═══ EXCERPTED PASSAGE

Next week I hope to have my jewelry mending done.  I also hope to have my health on the mend as well.

Sunday, February 4, 2018

Week 5 Project

Ladies and Gentlemen….  It is done!!  I am so happy.  After several years of sitting in a bag in the corner of the Blessings Room, our quilt is back in commission.  This is going to be a long blog because I made lots of mistakes and learned a few things and of course I took pictures of everything.
Here is a review of what the quilt looked like.

I called Pressing Matters, a local quilt shop in Holland, on Monday and talked to the owner who was absolutely lovely.  I made an appointment to come in on Tuesday for some advice.  She told me that while she wouldn’t be available on Tuesday to look at my quilt, she was confident that her staff would be able to help me.  I visited on Tuesday afternoon and both ladies who were working were very kind and interested in helping me.

══════

_EXERCISE REQUIREMENTS_
[1] Repeat the part of the quilt blog post from "Sunday, February 4, 2018" to "quilt looked like.".
[2] In the quilt blog post, where had the quilt been sitting for several years?

═══ MATERIAL

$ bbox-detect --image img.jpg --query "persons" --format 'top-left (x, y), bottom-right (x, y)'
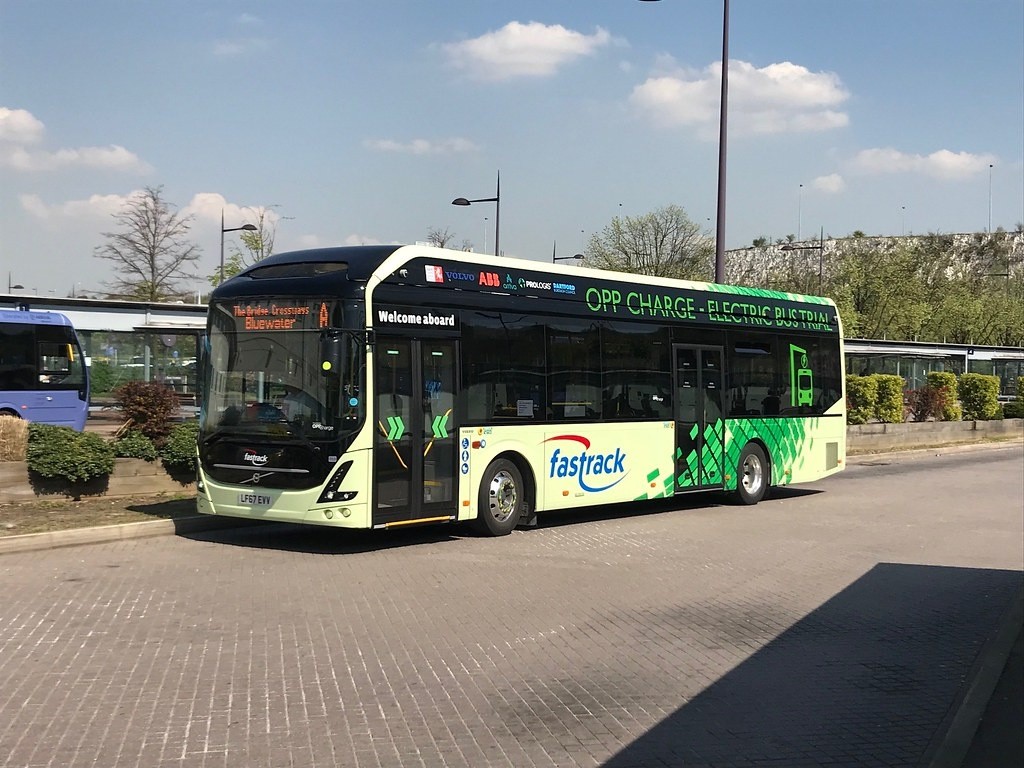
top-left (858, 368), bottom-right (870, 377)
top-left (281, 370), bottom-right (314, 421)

══════
═══ MATERIAL

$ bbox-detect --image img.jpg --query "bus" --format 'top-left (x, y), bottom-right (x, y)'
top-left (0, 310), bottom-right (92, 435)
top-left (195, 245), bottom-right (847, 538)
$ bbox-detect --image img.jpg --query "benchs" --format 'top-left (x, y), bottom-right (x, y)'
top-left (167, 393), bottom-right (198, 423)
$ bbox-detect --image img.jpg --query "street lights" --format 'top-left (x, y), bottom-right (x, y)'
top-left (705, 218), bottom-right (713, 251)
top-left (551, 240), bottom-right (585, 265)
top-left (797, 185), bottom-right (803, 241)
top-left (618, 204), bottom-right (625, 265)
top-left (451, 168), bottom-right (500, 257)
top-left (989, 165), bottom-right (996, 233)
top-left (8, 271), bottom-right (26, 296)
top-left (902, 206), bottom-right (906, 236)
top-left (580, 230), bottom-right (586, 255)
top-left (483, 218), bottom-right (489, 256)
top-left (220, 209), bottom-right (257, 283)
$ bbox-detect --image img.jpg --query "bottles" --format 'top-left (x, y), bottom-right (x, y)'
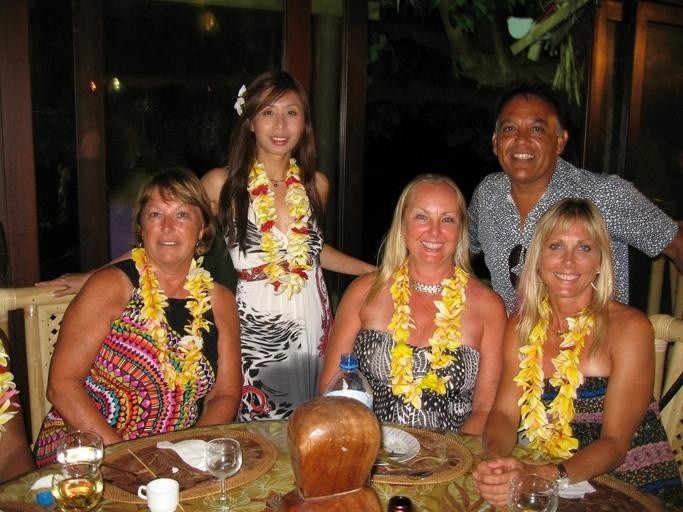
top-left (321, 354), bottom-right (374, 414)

══════

_SOLUTIONS PER TASK_
[1]
Sunday, February 4, 2018

Week 5 Project

Ladies and Gentlemen….  It is done!!  I am so happy.  After several years of sitting in a bag in the corner of the Blessings Room, our quilt is back in commission.  This is going to be a long blog because I made lots of mistakes and learned a few things and of course I took pictures of everything.
Here is a review of what the quilt looked like.

[2] In a bag in the corner of the Blessings Room.